## Information supplied
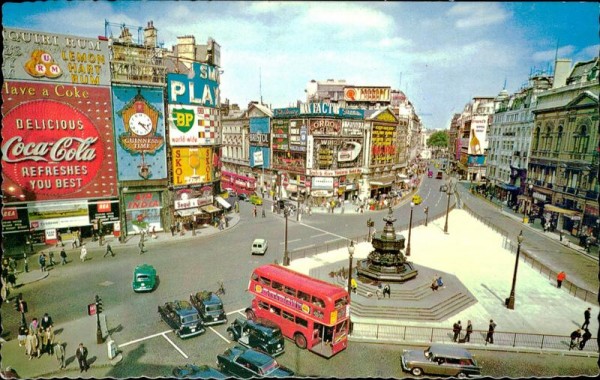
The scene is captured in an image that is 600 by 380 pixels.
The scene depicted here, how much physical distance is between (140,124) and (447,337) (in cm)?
3169

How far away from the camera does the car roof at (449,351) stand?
617 inches

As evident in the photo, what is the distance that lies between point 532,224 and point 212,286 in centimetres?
4101

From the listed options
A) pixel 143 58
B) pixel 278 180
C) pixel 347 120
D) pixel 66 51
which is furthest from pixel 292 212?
pixel 66 51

## Your instructions
Recast the lines above as a Markdown table with the columns Row and Line, giving each row a number and skipping blank lines. Leave the picture out of the table.

## Exercise solution
| Row | Line |
|---|---|
| 1 | The scene is captured in an image that is 600 by 380 pixels. |
| 2 | The scene depicted here, how much physical distance is between (140,124) and (447,337) (in cm)? |
| 3 | 3169 |
| 4 | How far away from the camera does the car roof at (449,351) stand? |
| 5 | 617 inches |
| 6 | As evident in the photo, what is the distance that lies between point 532,224 and point 212,286 in centimetres? |
| 7 | 4101 |
| 8 | From the listed options |
| 9 | A) pixel 143 58 |
| 10 | B) pixel 278 180 |
| 11 | C) pixel 347 120 |
| 12 | D) pixel 66 51 |
| 13 | which is furthest from pixel 292 212? |
| 14 | pixel 66 51 |